■ **Task to carry out**
Print, unchanged, the part of the records below that opens with the line containing "From the point at 89,93, the" and closes with the line containing "point (103, 750), point", including both of those lines.

Records of spatial relationships
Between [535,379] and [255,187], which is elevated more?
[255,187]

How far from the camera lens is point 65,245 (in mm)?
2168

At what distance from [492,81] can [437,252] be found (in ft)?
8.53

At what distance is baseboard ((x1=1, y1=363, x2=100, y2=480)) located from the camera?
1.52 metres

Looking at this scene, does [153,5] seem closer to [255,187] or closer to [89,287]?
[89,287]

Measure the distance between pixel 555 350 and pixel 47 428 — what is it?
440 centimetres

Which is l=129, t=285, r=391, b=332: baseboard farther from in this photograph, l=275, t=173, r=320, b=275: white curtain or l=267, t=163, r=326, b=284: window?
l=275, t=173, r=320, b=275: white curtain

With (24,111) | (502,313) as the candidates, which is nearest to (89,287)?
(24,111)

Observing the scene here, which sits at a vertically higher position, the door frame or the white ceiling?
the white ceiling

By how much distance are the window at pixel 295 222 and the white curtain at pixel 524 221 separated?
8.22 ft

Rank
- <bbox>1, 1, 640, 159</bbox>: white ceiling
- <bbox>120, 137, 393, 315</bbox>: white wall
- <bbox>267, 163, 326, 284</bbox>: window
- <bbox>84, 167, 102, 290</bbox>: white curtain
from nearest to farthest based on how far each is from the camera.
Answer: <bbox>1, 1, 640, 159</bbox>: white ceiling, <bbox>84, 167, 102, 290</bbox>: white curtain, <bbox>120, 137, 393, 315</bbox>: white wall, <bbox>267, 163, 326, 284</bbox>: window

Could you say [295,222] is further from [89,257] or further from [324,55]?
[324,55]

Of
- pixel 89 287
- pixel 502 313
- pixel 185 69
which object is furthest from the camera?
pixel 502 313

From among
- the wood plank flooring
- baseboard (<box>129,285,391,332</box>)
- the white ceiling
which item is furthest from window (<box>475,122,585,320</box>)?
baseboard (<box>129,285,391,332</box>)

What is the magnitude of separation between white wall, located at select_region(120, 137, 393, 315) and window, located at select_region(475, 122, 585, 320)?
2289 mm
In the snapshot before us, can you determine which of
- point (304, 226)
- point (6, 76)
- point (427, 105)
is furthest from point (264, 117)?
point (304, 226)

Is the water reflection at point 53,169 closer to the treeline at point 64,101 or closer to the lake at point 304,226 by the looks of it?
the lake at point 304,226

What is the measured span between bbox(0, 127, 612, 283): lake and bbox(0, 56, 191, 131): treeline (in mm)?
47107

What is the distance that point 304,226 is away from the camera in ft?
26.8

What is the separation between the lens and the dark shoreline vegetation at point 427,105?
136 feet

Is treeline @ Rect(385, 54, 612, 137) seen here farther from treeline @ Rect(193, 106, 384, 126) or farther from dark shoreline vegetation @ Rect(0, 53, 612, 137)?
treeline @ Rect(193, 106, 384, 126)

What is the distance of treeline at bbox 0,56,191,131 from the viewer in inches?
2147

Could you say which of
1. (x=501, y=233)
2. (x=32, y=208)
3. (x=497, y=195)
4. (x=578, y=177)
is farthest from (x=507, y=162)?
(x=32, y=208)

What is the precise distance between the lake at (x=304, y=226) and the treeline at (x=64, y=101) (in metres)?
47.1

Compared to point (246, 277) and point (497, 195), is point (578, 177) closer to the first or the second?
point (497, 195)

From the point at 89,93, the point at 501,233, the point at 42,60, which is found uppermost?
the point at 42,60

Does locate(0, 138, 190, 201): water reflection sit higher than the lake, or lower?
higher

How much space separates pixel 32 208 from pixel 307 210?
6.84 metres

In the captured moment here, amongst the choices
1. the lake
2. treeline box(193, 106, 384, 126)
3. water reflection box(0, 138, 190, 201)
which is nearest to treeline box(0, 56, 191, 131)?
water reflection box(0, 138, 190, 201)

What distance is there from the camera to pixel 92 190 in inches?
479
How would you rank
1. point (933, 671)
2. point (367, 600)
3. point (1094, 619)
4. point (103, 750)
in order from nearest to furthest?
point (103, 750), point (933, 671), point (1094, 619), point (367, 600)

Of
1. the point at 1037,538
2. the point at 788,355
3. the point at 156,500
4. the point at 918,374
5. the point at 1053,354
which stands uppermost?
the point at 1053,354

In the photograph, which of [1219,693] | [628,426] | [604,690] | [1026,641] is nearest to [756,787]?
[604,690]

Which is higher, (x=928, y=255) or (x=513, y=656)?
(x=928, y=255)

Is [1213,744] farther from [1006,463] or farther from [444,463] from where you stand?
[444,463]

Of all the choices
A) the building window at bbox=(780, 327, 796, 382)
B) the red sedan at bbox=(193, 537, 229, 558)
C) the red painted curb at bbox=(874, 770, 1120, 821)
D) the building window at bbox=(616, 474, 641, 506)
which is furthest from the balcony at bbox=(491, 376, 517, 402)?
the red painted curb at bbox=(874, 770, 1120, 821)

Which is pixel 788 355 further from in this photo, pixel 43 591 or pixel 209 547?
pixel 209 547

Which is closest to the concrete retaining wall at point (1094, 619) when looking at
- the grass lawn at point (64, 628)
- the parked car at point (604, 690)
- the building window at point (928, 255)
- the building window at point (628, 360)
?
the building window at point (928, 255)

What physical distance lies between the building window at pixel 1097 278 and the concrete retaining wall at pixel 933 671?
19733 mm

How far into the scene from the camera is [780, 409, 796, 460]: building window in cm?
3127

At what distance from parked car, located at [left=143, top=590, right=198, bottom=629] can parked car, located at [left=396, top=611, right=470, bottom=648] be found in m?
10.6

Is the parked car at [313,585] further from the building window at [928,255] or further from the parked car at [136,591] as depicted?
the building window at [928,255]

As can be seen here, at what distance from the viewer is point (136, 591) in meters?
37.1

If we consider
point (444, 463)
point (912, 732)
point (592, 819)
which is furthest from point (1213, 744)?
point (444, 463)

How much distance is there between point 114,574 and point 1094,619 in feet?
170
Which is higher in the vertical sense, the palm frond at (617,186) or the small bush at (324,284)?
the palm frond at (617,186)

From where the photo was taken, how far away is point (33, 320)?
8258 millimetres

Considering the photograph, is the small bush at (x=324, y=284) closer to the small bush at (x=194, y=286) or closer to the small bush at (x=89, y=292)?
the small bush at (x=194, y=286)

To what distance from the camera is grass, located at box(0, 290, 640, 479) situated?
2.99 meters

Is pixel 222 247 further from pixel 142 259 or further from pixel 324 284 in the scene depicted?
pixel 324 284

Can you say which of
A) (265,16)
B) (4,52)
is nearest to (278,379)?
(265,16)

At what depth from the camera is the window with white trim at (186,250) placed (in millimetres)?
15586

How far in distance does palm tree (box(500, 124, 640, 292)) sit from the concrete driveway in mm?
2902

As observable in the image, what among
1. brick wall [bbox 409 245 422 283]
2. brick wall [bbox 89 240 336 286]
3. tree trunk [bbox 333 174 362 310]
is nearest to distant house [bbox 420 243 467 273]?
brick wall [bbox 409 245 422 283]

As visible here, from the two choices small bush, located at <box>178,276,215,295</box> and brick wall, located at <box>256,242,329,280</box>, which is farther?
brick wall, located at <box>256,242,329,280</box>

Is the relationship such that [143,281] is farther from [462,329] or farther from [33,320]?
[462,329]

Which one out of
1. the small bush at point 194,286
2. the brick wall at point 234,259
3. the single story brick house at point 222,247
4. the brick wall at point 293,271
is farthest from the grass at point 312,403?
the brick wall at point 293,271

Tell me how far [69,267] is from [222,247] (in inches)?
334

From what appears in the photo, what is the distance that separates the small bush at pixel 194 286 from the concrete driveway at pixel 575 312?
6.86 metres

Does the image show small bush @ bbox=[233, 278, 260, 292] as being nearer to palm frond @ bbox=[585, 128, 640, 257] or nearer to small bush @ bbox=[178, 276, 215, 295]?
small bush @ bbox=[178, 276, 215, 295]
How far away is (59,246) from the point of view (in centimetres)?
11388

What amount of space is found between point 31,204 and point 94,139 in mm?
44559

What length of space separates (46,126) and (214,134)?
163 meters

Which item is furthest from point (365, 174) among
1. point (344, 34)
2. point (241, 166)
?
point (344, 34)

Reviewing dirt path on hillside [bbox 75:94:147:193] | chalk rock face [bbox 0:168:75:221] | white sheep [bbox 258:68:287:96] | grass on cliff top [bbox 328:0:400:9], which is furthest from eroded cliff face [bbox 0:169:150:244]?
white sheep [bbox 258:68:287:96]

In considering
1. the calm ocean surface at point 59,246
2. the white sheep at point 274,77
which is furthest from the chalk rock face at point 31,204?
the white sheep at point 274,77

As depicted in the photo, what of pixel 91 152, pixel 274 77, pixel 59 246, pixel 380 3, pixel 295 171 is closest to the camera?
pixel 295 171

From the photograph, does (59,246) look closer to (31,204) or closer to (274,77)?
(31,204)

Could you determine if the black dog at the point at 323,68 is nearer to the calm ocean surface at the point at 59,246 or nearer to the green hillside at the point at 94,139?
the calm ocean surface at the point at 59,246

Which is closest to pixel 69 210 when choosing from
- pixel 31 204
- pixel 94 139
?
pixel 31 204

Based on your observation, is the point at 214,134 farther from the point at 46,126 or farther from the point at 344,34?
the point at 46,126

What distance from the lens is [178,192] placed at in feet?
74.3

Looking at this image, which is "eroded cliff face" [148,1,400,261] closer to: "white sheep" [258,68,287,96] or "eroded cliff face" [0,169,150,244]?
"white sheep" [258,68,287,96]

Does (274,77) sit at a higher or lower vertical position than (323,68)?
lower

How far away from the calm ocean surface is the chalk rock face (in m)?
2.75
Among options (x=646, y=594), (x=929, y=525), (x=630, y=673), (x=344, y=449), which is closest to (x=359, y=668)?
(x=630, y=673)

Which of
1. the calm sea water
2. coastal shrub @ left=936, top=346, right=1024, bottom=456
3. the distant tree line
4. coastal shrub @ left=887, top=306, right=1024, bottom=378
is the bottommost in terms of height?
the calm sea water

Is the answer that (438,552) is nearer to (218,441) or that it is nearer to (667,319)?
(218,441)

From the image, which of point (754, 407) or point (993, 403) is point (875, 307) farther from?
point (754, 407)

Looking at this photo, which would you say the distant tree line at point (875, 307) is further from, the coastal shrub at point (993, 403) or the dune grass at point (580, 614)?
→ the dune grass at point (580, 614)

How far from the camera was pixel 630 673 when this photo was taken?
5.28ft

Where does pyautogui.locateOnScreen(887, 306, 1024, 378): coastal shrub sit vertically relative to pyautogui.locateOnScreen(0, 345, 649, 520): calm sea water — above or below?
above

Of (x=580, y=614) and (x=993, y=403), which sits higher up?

■ **Solved exercise**
From the point at 89,93, the point at 501,233, the point at 42,60, which is found uppermost?
the point at 42,60

Does locate(0, 138, 190, 201): water reflection sit higher than the lake, or lower?
higher

How much space separates pixel 32 208 from pixel 307 210?
6.84 metres

In the captured moment here, amongst the choices
1. the lake
2. treeline box(193, 106, 384, 126)
3. water reflection box(0, 138, 190, 201)
which is nearest to treeline box(0, 56, 191, 131)?
water reflection box(0, 138, 190, 201)

What distance is there from the camera to pixel 92 190 in inches?
479
How would you rank
1. point (933, 671)
2. point (367, 600)
3. point (1094, 619)
4. point (103, 750)
in order from nearest to furthest?
point (103, 750), point (933, 671), point (1094, 619), point (367, 600)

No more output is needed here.